Reputation: 80
I'm trying to deserialize Strings from files directly and I have a question about very long Strings: Java Strings have a character count limit equal to Integer.MAX_VALUE
, which is 31^2-1.
But here comes my question: what happens when I have a UTF-8 String with little less than that size but formed by characters with size more than 1 byte and then I ask Java to give me the byte array?
To make it clearer, what happens if I could run this code? (I haven't got RAM enough):
String toPrint = "";
String string100 = "";
int max = Integer.MAX_VALUE -100;
for (int i = 0; i < 100; i += 10) {
string100 += "1234567ñ90";
}
for (int i = 0; i < max; i += 100) {
toPrint += string100;
}
System.out.println("String complete!");
byte[] byteArray = toPrint.getBytes(StandardCharsets.UTF_8);
System.out.println(byteArray.length);
System.exit(0);
Does it print "String complete!"? Or does it break before?
Upvotes: 2
Views: 2529
Reputation: 2490
Fundamentally, the limit on Strings
is that the char
arrays inside of them can't be longer than the maximum array length, which is roughly Integer.MAX_VALUE
and greater than your variable max
. Strings store their characters in UTF-16 and therefore the UTF-16 representation of a string can't exceed the maximum array length. The number of bytes in UTF-8 and the number of logical characters (Unicode code points, or UTF-32 characters) ultimately don't matter.

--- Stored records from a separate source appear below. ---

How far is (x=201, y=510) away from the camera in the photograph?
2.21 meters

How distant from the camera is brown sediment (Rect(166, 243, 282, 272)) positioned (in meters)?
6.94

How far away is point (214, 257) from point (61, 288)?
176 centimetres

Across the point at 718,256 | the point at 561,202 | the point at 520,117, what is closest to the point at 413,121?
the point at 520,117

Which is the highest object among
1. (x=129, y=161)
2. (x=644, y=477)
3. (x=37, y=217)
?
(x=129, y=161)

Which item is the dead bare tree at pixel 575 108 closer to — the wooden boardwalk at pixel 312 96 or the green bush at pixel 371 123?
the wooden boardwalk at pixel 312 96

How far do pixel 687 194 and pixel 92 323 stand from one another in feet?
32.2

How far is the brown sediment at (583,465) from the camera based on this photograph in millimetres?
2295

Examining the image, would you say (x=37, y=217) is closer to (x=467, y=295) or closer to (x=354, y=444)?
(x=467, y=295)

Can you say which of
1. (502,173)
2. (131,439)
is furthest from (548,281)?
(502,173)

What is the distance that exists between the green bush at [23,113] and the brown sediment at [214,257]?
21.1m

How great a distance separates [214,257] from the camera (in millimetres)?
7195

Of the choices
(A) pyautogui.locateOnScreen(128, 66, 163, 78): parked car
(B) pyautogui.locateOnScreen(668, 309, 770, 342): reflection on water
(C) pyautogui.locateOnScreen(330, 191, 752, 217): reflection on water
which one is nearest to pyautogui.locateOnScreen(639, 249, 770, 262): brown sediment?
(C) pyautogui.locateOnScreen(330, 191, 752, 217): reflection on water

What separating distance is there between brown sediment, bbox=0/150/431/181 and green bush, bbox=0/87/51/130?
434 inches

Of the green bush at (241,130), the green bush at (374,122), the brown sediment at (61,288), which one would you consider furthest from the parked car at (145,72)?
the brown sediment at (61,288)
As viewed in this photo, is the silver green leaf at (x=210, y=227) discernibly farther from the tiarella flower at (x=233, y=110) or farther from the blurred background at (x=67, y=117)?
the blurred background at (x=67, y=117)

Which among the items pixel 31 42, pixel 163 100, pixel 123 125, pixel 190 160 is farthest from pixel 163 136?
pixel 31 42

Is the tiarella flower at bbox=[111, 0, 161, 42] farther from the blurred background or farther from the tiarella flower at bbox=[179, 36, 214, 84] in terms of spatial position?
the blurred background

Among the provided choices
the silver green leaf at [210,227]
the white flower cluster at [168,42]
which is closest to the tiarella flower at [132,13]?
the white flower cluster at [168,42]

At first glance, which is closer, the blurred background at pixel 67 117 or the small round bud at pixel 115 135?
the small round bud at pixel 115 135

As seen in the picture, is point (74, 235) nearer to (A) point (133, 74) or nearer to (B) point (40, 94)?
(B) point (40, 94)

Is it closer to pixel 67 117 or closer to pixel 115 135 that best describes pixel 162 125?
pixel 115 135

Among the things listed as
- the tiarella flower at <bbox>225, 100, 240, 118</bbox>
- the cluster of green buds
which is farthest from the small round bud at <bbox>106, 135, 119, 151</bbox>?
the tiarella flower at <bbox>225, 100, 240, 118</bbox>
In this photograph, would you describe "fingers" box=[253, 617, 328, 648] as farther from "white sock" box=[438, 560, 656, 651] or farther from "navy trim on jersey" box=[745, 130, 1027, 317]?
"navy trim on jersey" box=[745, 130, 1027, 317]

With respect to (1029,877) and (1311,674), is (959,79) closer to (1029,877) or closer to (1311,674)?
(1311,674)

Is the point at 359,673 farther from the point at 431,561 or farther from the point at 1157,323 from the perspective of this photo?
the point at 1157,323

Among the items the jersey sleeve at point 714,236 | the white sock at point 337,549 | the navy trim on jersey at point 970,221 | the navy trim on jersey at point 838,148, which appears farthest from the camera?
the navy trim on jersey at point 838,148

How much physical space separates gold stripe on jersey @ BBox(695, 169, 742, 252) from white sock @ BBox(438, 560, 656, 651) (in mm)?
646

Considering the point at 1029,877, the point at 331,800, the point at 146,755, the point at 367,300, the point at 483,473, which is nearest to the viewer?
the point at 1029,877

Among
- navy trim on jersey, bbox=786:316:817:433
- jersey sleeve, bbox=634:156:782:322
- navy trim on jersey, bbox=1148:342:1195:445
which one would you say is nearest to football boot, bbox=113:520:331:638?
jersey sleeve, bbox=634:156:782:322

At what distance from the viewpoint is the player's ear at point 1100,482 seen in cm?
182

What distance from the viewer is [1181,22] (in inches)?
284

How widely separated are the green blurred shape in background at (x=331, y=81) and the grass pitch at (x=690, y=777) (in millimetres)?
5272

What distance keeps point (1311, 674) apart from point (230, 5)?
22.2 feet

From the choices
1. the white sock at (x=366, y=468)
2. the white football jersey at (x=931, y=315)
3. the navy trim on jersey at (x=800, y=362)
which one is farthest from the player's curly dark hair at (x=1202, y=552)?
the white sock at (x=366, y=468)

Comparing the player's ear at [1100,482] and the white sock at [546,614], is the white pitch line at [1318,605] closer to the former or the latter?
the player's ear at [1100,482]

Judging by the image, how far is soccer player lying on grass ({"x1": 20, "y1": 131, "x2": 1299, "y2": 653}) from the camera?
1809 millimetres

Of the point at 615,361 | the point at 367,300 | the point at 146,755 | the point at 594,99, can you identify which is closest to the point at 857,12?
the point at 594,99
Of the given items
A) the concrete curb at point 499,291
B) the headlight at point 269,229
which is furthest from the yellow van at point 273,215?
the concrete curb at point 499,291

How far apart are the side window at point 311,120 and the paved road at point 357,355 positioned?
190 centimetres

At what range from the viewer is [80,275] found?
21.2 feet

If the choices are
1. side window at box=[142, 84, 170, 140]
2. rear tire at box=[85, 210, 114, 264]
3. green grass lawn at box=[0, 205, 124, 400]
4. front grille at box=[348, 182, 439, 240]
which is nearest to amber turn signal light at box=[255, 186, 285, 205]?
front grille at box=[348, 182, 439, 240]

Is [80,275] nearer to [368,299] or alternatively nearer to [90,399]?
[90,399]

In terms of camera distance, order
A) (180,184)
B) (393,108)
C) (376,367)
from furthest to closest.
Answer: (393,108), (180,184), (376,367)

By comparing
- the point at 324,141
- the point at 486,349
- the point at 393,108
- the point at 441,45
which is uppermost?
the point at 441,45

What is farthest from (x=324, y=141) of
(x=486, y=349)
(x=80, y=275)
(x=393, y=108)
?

Now let's move to your particular example. Since each of the 10 characters in "1234567ñ90" is a single UTF-16 value, that string takes up 10 values of a String
's char
array. Despite your code's horrible performance and high memory requirement, it should eventually get to "String complete!" if there is sufficient available memory. However, it will break when converting to UTF-8 because the UTF-8 representation of the string is longer than the maximum array length, since "ñ" requires more than one byte.
Upvotes: 3
Reputation: 73568
Array size is also limited to Integer.MAX_VALUE
(which is why String
size is limited, after all there's a char[]
backing it) , so it's impossible to get the byte array if the encoding uses more bytes than that, no matter what the size of the String
is in characters.
The end result would be an OutOfMemoryError
, but creating the String
in the first place would succeed.
Upvotes: 0